罗老太一直都很聪明,只是因为自从来了以后,女婿对自己还像以前一样的尊重她,就让她有点忘乎所以了。现在突然之间明白自己的处境之后,她才算是真正的沉默了下来,像个真正的老人安享晚年,再也不敢指手画脚的说三道四。(。)
第三百四十六章 受苦的孩子()
原本北地的开荒已经到此结束,后面的耕种、采矿还有更多的事情要做,大满是不打算回来过年的,只是他的丈人邬里镇却是要求他们必须回家过年,说是哪有新媳妇第一年都不回去过团圆年的?!
大满夫妻俩只好紧赶慢赶的赶在过年前到家,大满还特地跑到小虎家跟二丫说最近京城发生了一件很大的事情。这事据说最初是从江南爆发的,之后蔓延到四周,直到京城越闹越大。为什么大满要特地跟小虎、二丫说这事?因为大满在潜意识里觉得这事跟这个弟媳脱不了关系,而这事发生的关键就是弟媳最痛恨的裹脚。
原来江南在年初的时候,就有人不知道从哪儿捡到一张写着字的纸,里面写的是一个故事叫《捧臭脚》。大致的梗概是:有个书生自小就有个怪癖,特爱闻臭味。越臭的味道他闻着越觉得过瘾,那么在他看来什么臭味最好呢?那就是他很小的时候,闻过的奶奶的脚。他奶奶的那个脚是在小时候被人专门裹成的小脚,脚趾与脚趾之间、脚趾与前脚掌之间都是紧密连合的,而且那脚每天还要被裹脚布缠的密不通风,出了一点汗,就会发酵变味。到了晚上要放开裹脚布来洗脚的时候,那个臭味满屋子都抑不住,苍蝇、蚊子被熏得跟下雨似得直往地下掉。而每每在这个时候,就是这个有着怪癖的读书人最幸福快乐的时候。后来他长大了,就不能跟在奶奶身边看奶奶洗脚了,怎么办呢?然后他就想了一个好招,娶一个裹脚的媳妇回来,就能天天捧着臭脚闻了。
这个故事后来越传越广,老先生、老学究则是气恨愤怒的要找出这个羞辱读书人的始作俑者。而年轻的学子们则闹死闹活要退了裹小脚对象的亲事,他们实在没有办法让人以为他们是那捧着臭脚闻臭味的恶心人。裹脚的姑娘们就更无辜了,真是人在家中坐,祸从天上来。她们受不了这莫名其妙的退亲,就纷纷闹着上吊自杀。好在也只是闹闹而已。没有谁真的会去死,毕竟这不是她们的过错。然后那些人家就纷纷着手做两件事,一件事是所有正在裹脚的女孩全部放开、另一件事是凡是已经定亲的都赶紧选日子成亲。
读书人之间的传播不知道用的是什么,反正不亚于后世的广播喇叭。江南的事情爆发不过半个月。周边就紧跟着也爆发起来,之后各处都跟江南一样,一边赶紧采取措施,放脚的放脚、成亲的成亲,竭尽一切努力减少退亲的事例发生。直到十一月份终于传染到京城。全面爆发。京城裹脚的姑娘可不像地方上,即便有点家世也不会闹的太过。而京城少不了侯、爵、一品、二品大员这样的人家,如今他们家的女儿竟然也会被人闹着要退亲那还了得?他们一边是强制的嫁女儿、娶媳妇,一边是竭力查找这个始作俑者。大满也是因为这个很担心,只怕自家弟媳牵连进去。

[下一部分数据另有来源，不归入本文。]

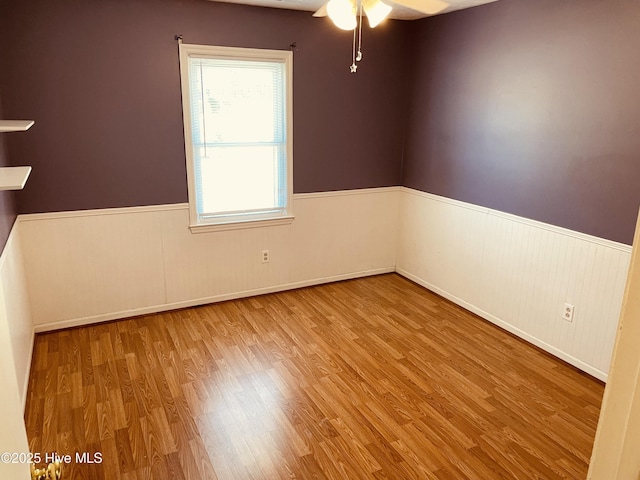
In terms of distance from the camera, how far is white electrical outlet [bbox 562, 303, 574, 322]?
10.5 ft

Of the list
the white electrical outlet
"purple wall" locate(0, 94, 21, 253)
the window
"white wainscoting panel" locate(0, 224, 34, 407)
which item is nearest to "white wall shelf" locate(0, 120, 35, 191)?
"white wainscoting panel" locate(0, 224, 34, 407)

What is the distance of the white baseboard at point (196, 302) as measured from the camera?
3648 millimetres

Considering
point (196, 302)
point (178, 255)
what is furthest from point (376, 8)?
point (196, 302)

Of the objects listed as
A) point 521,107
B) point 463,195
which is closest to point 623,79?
point 521,107

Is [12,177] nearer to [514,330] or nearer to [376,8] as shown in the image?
[376,8]

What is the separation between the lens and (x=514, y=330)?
12.0 ft

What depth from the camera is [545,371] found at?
3.14 m

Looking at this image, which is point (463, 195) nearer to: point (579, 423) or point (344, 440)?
point (579, 423)

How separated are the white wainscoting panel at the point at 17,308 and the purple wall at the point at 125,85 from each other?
1.74ft

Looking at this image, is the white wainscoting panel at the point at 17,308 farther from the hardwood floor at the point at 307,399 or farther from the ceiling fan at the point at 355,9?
the ceiling fan at the point at 355,9

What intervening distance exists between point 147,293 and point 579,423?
3.28 m

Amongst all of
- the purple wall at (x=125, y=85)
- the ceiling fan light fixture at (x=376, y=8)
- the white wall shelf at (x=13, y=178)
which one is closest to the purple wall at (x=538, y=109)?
the purple wall at (x=125, y=85)

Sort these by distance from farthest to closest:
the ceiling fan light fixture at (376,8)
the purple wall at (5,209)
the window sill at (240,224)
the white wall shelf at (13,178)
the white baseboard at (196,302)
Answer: the window sill at (240,224) < the white baseboard at (196,302) < the purple wall at (5,209) < the ceiling fan light fixture at (376,8) < the white wall shelf at (13,178)

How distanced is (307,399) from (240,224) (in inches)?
72.8
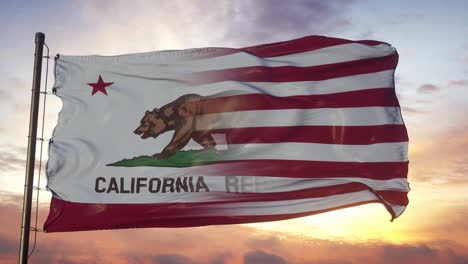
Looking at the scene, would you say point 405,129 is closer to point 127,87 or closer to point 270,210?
Answer: point 270,210

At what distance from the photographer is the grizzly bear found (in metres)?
13.4

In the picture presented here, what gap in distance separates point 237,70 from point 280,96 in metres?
1.08

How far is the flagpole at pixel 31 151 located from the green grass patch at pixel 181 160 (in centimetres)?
153

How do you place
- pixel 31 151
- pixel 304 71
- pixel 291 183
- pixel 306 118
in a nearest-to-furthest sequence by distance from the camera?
pixel 31 151 < pixel 291 183 < pixel 306 118 < pixel 304 71

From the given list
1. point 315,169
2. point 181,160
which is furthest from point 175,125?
point 315,169

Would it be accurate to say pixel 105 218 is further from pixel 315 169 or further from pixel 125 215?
pixel 315 169

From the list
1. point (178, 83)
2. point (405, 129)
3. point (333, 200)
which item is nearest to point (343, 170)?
point (333, 200)

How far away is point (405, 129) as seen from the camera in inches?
538

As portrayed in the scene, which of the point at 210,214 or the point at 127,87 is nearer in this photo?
the point at 210,214

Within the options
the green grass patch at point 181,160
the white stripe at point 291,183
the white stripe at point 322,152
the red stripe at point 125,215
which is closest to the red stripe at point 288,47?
the white stripe at point 322,152

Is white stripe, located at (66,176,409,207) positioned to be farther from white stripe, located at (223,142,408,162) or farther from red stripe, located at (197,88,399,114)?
red stripe, located at (197,88,399,114)

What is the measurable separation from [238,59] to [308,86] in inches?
62.4

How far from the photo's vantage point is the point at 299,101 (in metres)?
13.9

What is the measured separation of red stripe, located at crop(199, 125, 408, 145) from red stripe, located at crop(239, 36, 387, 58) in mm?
1749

因为合浦这边裹脚的几乎没有,在二丫来之前,这儿穷的连吃饱饭都难,哪里还会妄想去裹小脚嫁什么大户人家。后来二丫来了,女人挣钱比男人多,自然也金贵起来。就更没有裹脚的必要了。是以外头闹死闹活的事情,二丫竟然半点消息都没有得到,这会儿听到了也觉得突然的很。不过听到大满担心会牵连到她的时候,她就笑了:“怎么可能会牵连上我?谁知道那是谁写的!谁扔的!跟我八竿子打不着的事儿,你就放心好了,任他们怎么攀扯都攀扯不到我的身上。”
小虎也在旁边点头说道:“就是!都是江南那边发生的事,跟我们绝对扯不上关系,你也别在人前说敞了嘴。就连大嫂你也不能说你怀疑是我媳妇这话来!”
大满忙点头,回道:“这个我还能不知道?我一路心里压着事,她问过多少回我有什么为难事。我都岔开了,没叫她知道。”
大满已经是成年人,这点分寸还是拿得住的,所以二丫很放心。便接着问这退亲闹到什么程度:“没有伤人性命吧?”
“这倒没有听说。婚约是遵照‘父母之命、媒妁之言’而定,并不是学子们想退就能随随便便退得了的,只不过受了一些惊吓罢了。想来也是不会有什么大事,我也是因为听说那些大官、侯、爵要严惩始作俑者,就慌了神。现在冷静下来想想,倒也不觉得是什么大事了。”
二丫只要听说没有伤害人命就不怎么把这事看的太重。只要能够控制住这世道别再逼着女孩裹脚这么残忍的事情无止境的传下去,她就觉得很有成就感。
放下这个话题,便跟大满商量北地的种植问题:“大满哥!我们既然有七万亩的地,总不能全部种植高粱。我想划出两万亩地出来栽种红薯,今年的粉丝就连我们自家都供不过来,外面的人又都要死要活的求着要。这边大量种红薯的实在太少,根本就买不到红薯做粉丝,本该很赚钱的粉丝,却因为原料供不上,白白流失了这个机会,实在太可惜了。而且据说那边出产的红薯,都是高淀粉的白瓤红薯,所以认为在那边种植红薯的经济价值比较高。另外,我还想划出两万亩种棉花,我们自家开织布坊,自家种棉花这也是必须的。其余的地,就任由你看着种些什么了!”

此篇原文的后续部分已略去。